EXTRACTED TEXT:

§ §

Man for Himself: An Inquiry Into the Psychology of Ethics - Erich Fromm 2013
The Tradition of Humanistic Ethics
Humanistic Ethics: The Applied Science of the Art of Living
In the tradition of humanistic ethics the view prevails that the knowledge of man is the basis of establishing norms and values. The treatises on ethics by Aristotle, Spinoza, and Dewey—the thinkers whose views we shall sketch in this chapter—are therefore at the same time treatises on psychology. I do not intend to review the history of humanistic ethics but only to give an illustration of its principle as expressed by some of its greatest representatives.
For Aristotle, ethics is built upon the science of man. Psychology investigates the nature of man and ethics therefore is applied psychology. Like the student of politics, the student of ethics “must know somehow the facts about the soul as the man who is to heal the eyes or the body as a whole must know about the eyes or body… but even among doctors the best educated spend much labor on acquiring knowledge of the body.”5 From the nature of man, Aristotle deduces the norm that “virtue” (excellence) is “activity,” by which he means the exercise of the functions and capacities peculiar to man. Happiness, which is man’s aim, is the result of “activity” and “use”; it is not a quiescent possession or state of mind. To explain his concept of activity Aristotle uses the Olympic Games as an analogy. “And, as in the Olympic Games,” he says, “it is not the most beautiful and the strongest that are crowned, but those who compete (for it is some of these that are victorious), so those who act win, and rightly win, the noble and good things in life.”6 The free, rational, and active (contemplative) man is the good and accordingly the happy person. Here we have, then, objective value propositions which are man-centered or humanistic, and which are at the same time derived from the understanding of the nature and function of man.
Spinoza, like Aristotle, inquires into the distinctive function of man. He begins by considering the distinctive function and aim of anything in nature and answers that “each thing, as far as it is in itself, endeavors to persevere in its being.”7 Man, his function, and aim can be nothing else than that of any other thing: to preserve himself and to persevere in his existence. Spinoza arrives at a concept of virtue which is only the application of the general norm to the existence of man. “To act absolutely in conformity with virtue is, in us, nothing but acting, living and preserving our being (these three things have the same meaning) as reason directs, from the ground of seeking our own profit.”8
Preserving one’s being means to Spinoza to become that which one potentially is. This holds true for all things. “A horse,” Spinoza says, “would be as much destroyed if it were changed into a man as if it were changed into an insect”; and we might add that, according to Spinoza, a man would be as much destroyed if he became an angel as if he became a horse. Virtue is the unfolding of the specific potentialities of every organism; for man it is the state in which he is most human. By good, consequently, Spinoza understands everything “which we are certain is a means by which we may approach nearer and nearer to the model of human nature He set before us” (italics mine). By evil he understands “everything which we are certain hinders us from reaching that model.”9 Virtue is thus identical with the realization of man’s nature; the science of man is consequently the theoretical science on which ethics is based.

§ §

DATA LINES:
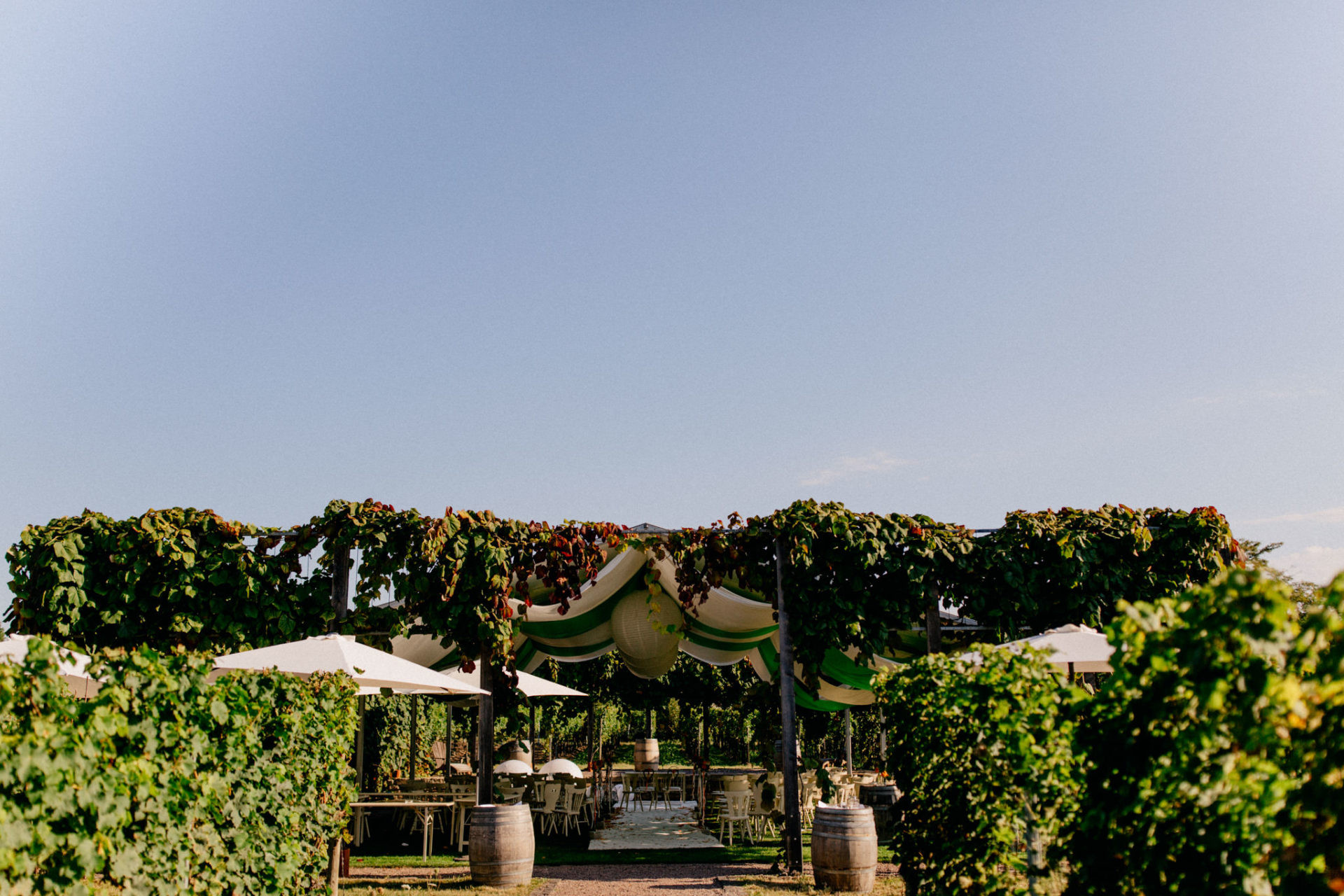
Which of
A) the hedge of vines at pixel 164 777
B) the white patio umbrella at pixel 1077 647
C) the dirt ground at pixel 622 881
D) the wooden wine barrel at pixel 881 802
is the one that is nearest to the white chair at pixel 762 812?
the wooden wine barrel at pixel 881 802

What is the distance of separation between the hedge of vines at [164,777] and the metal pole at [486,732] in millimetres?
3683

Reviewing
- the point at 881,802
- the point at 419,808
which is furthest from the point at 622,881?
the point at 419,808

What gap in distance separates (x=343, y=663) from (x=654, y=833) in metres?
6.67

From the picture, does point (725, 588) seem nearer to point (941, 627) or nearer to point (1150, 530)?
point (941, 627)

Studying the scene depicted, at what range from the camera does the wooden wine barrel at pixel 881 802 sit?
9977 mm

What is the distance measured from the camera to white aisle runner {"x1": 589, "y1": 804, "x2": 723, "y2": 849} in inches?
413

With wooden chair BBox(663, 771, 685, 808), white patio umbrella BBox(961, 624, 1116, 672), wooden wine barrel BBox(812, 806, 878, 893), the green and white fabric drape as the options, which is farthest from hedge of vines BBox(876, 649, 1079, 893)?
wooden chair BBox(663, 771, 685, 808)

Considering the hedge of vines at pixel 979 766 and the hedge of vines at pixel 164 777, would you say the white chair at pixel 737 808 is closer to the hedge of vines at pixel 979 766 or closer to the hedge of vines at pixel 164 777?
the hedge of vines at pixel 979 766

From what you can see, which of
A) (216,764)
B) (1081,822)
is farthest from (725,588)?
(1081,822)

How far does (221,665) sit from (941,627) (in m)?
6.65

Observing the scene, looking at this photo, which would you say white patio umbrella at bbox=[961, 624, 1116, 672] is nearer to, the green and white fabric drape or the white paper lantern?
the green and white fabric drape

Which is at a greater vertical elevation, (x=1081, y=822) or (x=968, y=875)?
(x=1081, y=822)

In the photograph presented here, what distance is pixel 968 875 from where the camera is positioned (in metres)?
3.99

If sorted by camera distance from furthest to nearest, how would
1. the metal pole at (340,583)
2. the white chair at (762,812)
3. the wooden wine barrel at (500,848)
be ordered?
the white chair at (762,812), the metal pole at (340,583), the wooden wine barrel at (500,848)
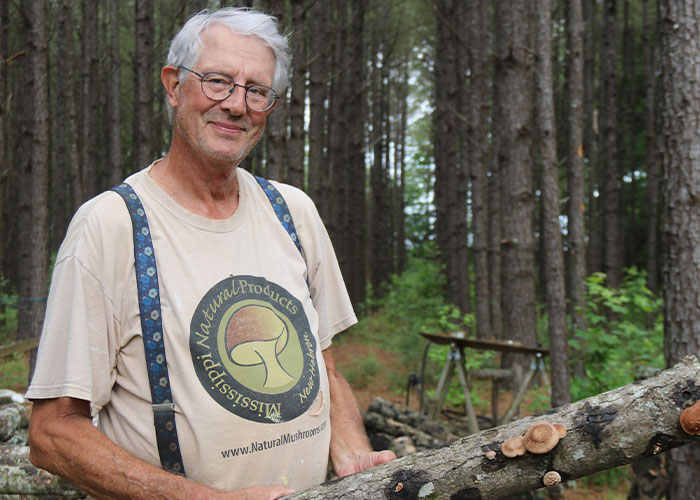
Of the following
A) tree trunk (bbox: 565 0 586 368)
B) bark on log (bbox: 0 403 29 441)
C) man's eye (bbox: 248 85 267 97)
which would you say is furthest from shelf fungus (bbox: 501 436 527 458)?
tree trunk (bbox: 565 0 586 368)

§ §

DIRECTION: In the humanistic ethics excerpt above, which thinkers does the chapter say it will sketch the views of?

RIGHT ANSWER: Aristotle, Spinoza, and Dewey.